During the three months ended March 31, 2011, the Company capitalized $1.8 million (year ended December 31, 2010 - $4.1 million) of general and administrative expenses related to the Colombian full cost center, including $0.1 million (year ended December 31, 2010 - $0.3 million) of stock based compensation expense, and $0.4 million (year ended December 31, 2010 - $1.2 million) of general and administrative expenses in the Argentina full cost center, including $47,000 (year ended December 31, 2010 - $0.2 million) of stock based compensation.

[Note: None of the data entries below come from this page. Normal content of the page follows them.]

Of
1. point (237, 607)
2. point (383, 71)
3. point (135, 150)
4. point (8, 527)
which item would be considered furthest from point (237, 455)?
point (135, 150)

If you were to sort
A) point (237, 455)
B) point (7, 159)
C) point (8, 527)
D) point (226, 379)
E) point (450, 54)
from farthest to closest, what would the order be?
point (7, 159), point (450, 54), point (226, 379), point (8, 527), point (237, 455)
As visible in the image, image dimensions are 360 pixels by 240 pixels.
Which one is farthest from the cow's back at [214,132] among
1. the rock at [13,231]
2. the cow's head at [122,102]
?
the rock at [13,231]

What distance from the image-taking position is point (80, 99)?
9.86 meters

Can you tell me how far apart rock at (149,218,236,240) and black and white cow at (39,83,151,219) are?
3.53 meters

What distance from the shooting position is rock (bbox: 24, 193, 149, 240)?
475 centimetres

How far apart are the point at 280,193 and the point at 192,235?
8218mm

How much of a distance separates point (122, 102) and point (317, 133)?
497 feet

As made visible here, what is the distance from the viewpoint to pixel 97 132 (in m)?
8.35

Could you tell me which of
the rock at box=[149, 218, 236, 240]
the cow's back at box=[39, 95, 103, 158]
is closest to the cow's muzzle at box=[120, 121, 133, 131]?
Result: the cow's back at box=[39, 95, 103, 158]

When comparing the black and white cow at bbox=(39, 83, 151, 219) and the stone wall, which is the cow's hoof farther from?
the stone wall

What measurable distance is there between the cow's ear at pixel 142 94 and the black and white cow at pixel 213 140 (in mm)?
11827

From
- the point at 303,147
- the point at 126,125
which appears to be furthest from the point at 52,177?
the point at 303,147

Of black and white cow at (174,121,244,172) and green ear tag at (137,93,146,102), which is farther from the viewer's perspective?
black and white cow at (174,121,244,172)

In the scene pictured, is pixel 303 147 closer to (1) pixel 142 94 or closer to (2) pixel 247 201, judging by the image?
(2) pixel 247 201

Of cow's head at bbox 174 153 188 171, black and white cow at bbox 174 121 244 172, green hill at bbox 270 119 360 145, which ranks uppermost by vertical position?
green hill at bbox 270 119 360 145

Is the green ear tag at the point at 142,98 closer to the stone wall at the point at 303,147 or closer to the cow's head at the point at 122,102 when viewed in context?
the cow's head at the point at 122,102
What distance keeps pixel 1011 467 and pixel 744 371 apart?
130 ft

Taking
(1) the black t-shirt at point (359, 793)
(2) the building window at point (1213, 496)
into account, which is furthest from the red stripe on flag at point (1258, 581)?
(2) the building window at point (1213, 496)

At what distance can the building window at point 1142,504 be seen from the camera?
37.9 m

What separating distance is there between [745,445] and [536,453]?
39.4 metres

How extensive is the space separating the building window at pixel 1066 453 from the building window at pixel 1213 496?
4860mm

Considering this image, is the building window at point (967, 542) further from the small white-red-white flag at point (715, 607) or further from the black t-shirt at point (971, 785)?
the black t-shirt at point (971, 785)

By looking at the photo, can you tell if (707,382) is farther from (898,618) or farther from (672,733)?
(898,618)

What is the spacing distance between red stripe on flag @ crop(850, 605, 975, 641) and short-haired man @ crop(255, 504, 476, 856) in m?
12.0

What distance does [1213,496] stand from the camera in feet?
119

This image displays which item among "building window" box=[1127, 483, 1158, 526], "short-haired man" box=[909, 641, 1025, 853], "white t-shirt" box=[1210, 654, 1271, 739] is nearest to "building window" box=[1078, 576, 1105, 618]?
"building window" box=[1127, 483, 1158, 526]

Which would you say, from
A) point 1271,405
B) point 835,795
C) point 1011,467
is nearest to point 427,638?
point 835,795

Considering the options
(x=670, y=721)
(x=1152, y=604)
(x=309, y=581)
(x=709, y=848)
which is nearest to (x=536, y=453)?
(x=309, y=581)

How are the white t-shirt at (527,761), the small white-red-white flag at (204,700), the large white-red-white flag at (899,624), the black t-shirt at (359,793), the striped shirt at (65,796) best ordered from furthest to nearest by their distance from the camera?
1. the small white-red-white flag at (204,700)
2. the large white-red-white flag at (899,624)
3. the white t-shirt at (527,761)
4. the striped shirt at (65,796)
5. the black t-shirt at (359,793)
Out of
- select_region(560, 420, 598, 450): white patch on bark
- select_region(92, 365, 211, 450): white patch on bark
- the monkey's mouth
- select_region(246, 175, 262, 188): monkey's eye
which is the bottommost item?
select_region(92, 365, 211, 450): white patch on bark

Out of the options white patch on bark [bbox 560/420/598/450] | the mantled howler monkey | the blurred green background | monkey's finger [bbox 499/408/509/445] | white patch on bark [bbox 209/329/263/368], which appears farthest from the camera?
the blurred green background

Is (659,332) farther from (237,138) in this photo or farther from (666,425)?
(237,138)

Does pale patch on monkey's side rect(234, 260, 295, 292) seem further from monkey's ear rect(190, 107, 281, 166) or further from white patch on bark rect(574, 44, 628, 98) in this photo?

The unproved oil and natural gas properties at March 31, 2011 consist of exploration lands held in Colombia, Argentina, Peru, and Brazil, including additions related to the newly acquired Petrolifera assets. As at March 31, 2011, the Company had $308.7 million (December 31, 2010 - $228.8 million) of unproved assets in Colombia, $59.0 million (December 31, 2010 - $9.4 million) of unproved assets in Argentina, $21.8 million (December 31, 2010 - $28.2 million) of unproved assets in Peru, and $12.6 million (December 31, 2010 - $12.4 million) of unproved assets in Brazil for a total of $402.1 million (December 31, 2010 - $278.8 million). These properties are being held for their exploration value and are not being depleted pending determination of the existence of proved reserves. Gran Tierra will continue to assess the unproved properties over the next several years as proved reserves are established and as exploration dictates whether or not future areas will be developed.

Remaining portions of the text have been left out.